## Quoted passage
** Begin **

It appears that the men of gallantry among the Romans used to take off as many glasses to their respective mistresses as there were letters in the name of each.' Thus, Martial:

"Six cups to Nævia's health go quickly round,

And be with seven the fair Justina's crown'd."

Hence, no doubt, our custom of toasting, or drinking healths,2 a ceremony which Prynne, in his work entitled Healthes Sicknesse, inveighs against in language most strongly tinctured with enthusiastic fury.3

How exceedingly similar to our modern custom of saying to each of the company in turn, "Give us a lady to toast," is the following:

"Da puere ab summo, age tu interibi ab infimo da suavium."
Plauti Asinaria.

2 The following is a curious epigram of Owen, I. ii. 42, on this subject: "Quo tibi potarum plus est in ventre salutum,

Hoc minus epotis, hisce salutis habes.

** End **

## Short problem 1
Can you summarize the passage on Roman toasting customs in two sentences?
## Short problem 2
Would you print the passage on Roman toasting customs from "How exceedingly similar" up to and including "hisce salutis habes."?

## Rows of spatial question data
** Begin **

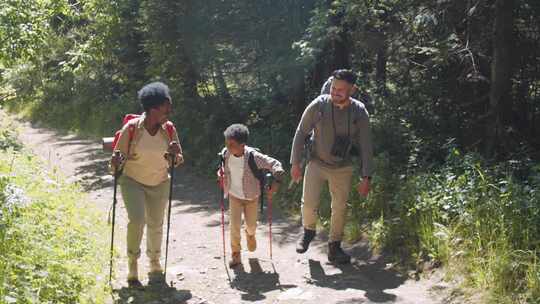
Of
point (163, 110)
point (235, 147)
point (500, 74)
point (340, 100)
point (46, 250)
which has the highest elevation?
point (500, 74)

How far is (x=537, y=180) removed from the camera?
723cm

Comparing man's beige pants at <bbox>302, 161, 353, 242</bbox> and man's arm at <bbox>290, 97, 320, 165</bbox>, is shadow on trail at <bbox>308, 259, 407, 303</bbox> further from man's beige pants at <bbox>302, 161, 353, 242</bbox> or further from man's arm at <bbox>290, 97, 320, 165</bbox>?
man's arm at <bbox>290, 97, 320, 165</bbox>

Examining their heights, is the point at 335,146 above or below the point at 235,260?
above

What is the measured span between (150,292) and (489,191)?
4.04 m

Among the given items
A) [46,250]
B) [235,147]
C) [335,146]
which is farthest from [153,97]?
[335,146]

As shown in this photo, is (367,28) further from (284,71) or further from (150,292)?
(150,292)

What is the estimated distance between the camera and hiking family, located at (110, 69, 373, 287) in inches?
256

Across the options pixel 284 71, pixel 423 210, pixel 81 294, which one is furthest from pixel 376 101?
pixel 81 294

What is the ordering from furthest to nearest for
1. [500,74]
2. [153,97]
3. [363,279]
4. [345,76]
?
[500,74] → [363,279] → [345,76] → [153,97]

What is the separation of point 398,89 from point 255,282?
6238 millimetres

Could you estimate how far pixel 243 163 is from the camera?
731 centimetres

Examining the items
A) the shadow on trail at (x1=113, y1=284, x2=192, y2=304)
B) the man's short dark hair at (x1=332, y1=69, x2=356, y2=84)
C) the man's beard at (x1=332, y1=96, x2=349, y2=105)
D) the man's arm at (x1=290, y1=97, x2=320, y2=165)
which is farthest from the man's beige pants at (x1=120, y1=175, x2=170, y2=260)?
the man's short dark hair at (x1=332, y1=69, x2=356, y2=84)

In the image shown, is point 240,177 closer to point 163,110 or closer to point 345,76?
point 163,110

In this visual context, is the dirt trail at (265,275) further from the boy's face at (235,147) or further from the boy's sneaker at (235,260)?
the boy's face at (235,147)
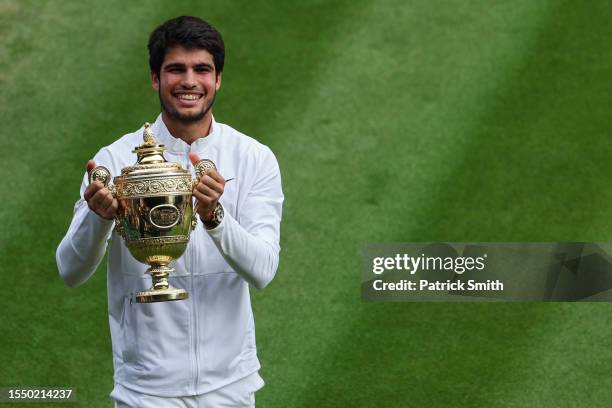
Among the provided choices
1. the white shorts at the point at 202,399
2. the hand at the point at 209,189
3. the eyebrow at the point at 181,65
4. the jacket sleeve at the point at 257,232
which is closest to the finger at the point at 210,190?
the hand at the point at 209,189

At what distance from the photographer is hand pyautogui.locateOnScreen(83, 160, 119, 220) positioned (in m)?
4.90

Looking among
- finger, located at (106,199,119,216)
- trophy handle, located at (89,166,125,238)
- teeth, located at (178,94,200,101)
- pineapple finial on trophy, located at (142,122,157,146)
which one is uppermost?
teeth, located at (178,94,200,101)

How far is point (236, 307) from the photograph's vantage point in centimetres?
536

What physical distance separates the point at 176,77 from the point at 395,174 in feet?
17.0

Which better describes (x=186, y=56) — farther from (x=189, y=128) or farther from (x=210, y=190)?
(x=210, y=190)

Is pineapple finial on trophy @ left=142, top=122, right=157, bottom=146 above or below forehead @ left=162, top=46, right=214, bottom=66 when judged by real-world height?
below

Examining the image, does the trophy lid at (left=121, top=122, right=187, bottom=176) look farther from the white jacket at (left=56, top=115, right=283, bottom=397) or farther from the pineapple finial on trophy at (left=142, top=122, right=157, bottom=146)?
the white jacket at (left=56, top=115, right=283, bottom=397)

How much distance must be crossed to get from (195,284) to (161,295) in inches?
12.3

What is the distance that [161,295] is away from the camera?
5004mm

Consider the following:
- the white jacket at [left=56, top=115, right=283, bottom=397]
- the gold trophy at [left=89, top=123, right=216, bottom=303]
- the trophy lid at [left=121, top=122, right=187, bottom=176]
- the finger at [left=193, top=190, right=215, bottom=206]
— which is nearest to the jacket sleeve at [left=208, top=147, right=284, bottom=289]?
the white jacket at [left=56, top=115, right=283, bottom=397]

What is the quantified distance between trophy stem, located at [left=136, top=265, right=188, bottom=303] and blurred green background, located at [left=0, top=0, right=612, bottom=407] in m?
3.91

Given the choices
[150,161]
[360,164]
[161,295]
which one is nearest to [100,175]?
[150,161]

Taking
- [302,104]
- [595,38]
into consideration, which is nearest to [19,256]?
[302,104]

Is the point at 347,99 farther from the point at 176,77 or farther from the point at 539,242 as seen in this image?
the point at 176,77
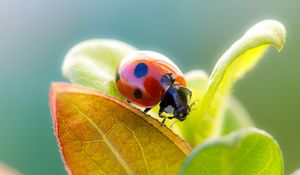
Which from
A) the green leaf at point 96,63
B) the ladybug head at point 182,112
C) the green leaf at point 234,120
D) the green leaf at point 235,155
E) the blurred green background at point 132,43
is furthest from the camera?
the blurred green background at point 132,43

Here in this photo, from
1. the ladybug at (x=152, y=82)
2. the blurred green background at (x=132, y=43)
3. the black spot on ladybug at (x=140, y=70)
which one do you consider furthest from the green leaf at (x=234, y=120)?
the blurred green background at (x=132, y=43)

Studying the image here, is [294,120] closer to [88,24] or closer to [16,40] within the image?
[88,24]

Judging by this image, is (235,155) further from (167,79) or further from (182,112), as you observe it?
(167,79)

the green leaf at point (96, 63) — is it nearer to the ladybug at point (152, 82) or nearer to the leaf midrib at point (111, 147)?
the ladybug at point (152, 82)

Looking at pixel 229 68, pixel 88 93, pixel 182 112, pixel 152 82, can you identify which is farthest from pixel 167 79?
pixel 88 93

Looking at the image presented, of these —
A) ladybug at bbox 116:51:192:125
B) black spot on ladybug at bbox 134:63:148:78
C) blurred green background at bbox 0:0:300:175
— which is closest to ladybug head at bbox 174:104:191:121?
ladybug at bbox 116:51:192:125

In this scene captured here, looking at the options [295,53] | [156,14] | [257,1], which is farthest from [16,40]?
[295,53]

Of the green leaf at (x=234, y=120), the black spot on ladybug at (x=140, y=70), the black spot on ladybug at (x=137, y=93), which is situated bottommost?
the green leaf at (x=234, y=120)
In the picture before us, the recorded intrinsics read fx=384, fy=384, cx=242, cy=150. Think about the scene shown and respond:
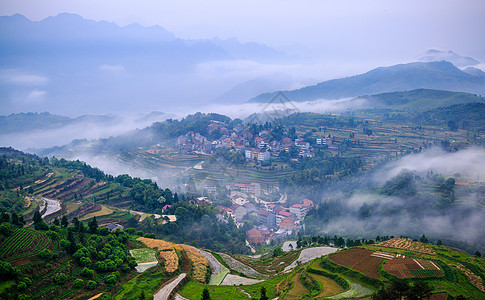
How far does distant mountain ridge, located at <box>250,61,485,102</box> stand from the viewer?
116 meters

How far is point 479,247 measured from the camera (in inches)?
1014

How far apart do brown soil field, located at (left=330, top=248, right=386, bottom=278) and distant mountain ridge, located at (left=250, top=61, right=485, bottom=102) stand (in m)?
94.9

** End **

## Written answer 1
Roman men of gallantry reportedly drank as many glasses to their mistresses as there were letters in each woman's name, as a couplet by Martial illustrates. The passage traces the modern custom of toasting to this practice, notes that Prynne fiercely attacked it in Healthes Sicknesse, and compares a line from Plautus's Asinaria to the modern request to "Give us a lady to toast."

## Written answer 2
How exceedingly similar to our modern custom of saying to each of the company in turn, "Give us a lady to toast," is the following:

"Da puere ab summo, age tu interibi ab infimo da suavium."
Plauti Asinaria.

2 The following is a curious epigram of Owen, I. ii. 42, on this subject: "Quo tibi potarum plus est in ventre salutum,

Hoc minus epotis, hisce salutis habes.